_Exercise prompt_
Can you quote everything in the forum post about working as an autónomo in Spain from "You have to" down to "of 'professionals' here."?

Being autónomo stinks for maternity leave!!


----------



## Dave&Alina (May 8, 2008)

Hopefully my experience is not the 'norm'.
My problem was my accountant completely misleading me as to what could be claimed for, filling in the tax return incorrectly by claiming my allowance twice and then submitting it without my signature.

I actually found the tax office quite reasonable (if you persist and get beyond the professional shoulder shruggers to the few who actually have a slightly better understanding of the system). They appreciated the accountant screwed up and gave me the the minimum sanction but said 'sue the accountant'. After 6 months I did get the fines repaid by the accountants insurance cover but he couldn't have cared less. He even advised lying to the tax office to try to avoid the sanctions.

My experience is thus: Not to trust an accountant in any way and to check what I am told myself (lots of Googling and helpful forums like this), there is no real professional body that oversees AND acts when a member of their organisation brings them into disrepute; Spain does not in any way encourage entrepreneurs (compare minimum cost of being self employed in the UK compared to Spain) as there is a viscous circle of mistrust by the state of the people and the people of the state.

You have to accept risks coming into a new system as it takes time to learn, I had a bad experience but I am not put off by it...just a lot more cautious and cynical of 'professionals' here.


----------

_Source data_
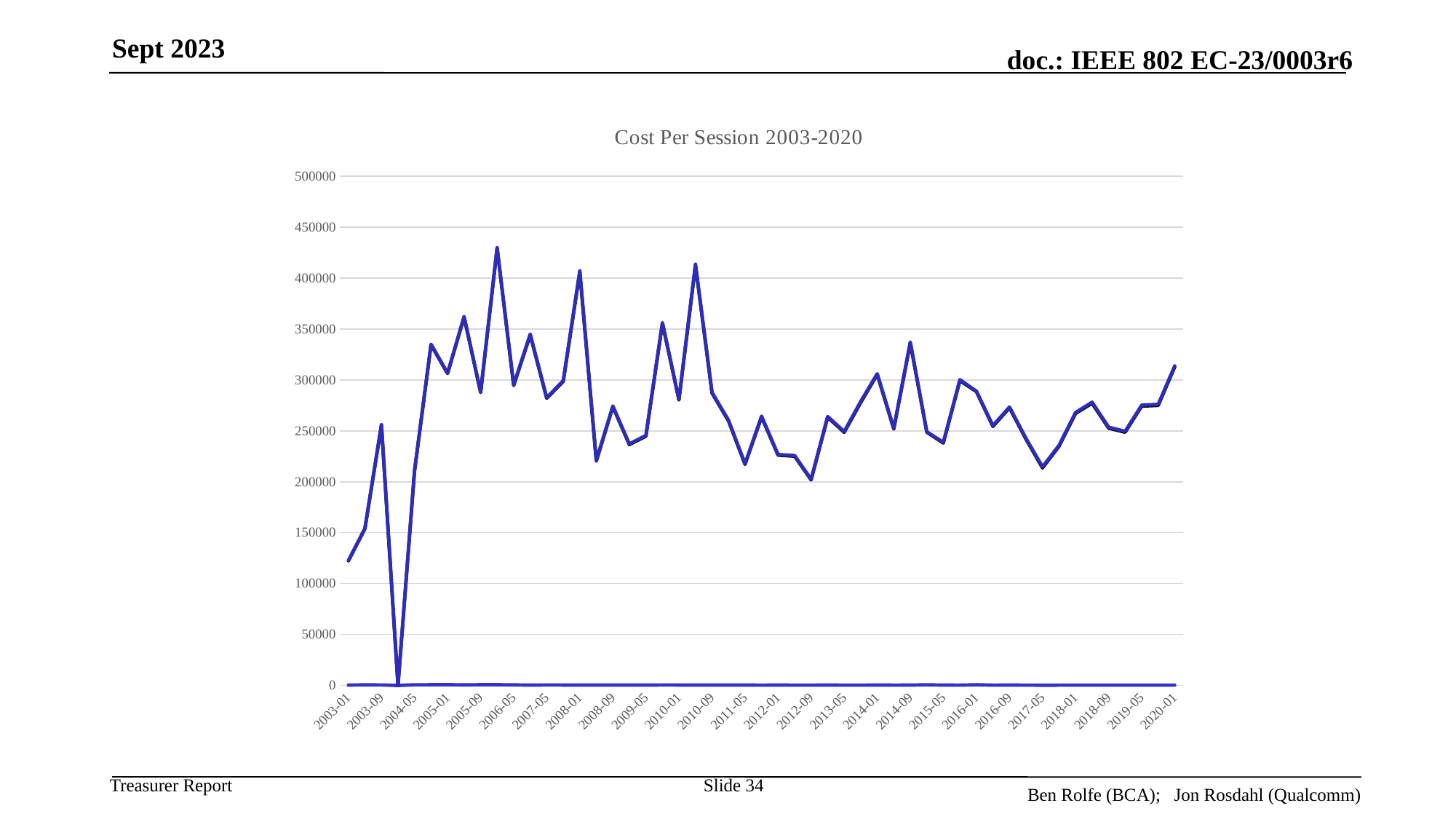
What is the lowest value plotted on the line? 0 Is the value for 2020-01 greater or less than 250000? greater How many date labels are shown along the x axis? 26 Is the value for 2003-01 greater or less than 200000? less What is the highest value shown on the vertical axis? 500000 Is the highest value plotted on the chart greater or less than 400000? greater What is the title of the chart? Cost Per Session 2003-2020 Does the line rise or fall between 2003-01 and 2003-09? rise What kind of chart is shown on the slide? line chart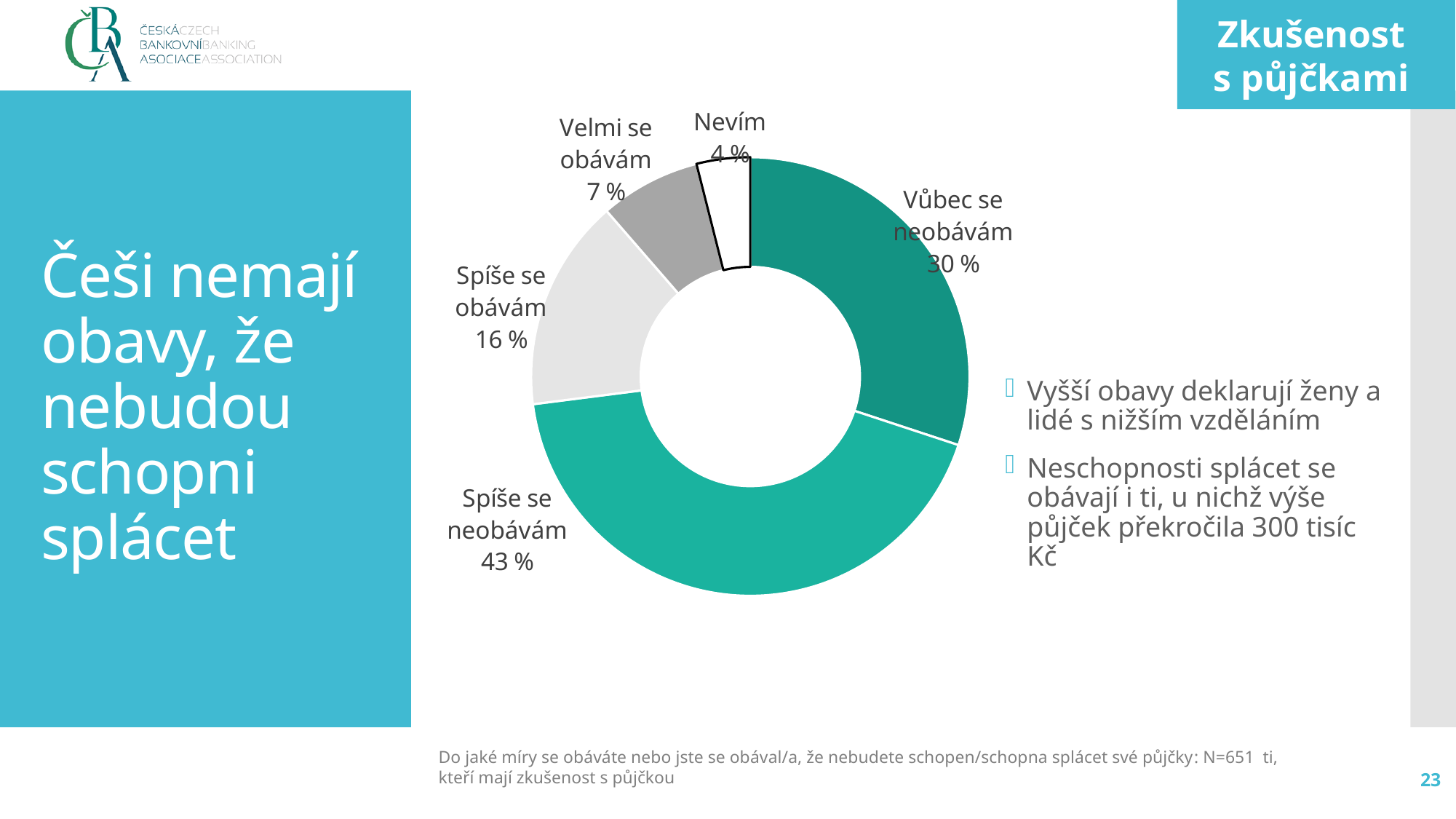
Which category has the smallest share of the chart? Nevím What is the value for "Velmi se obávám"? 7 % How many categories (slices) does the chart have? 5 Which is larger, "Spíše se obávám" or "Velmi se obávám"? Spíše se obávám What is the value for "Spíše se obávám"? 16 % What is the combined share of "Spíše se obávám" and "Velmi se obávám"? 23 % What is the difference between "Spíše se neobávám" and "Vůbec se neobávám"? 13 % Which category has the largest share of the chart? Spíše se neobávám What is the value for "Spíše se neobávám"? 43 % What is the value for "Vůbec se neobávám"? 30 % What is the value for "Nevím"? 4 % What kind of chart is shown on the slide? Donut (pie) chart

_Output for this exercise_
You have to accept risks coming into a new system as it takes time to learn, I had a bad experience but I am not put off by it...just a lot more cautious and cynical of 'professionals' here.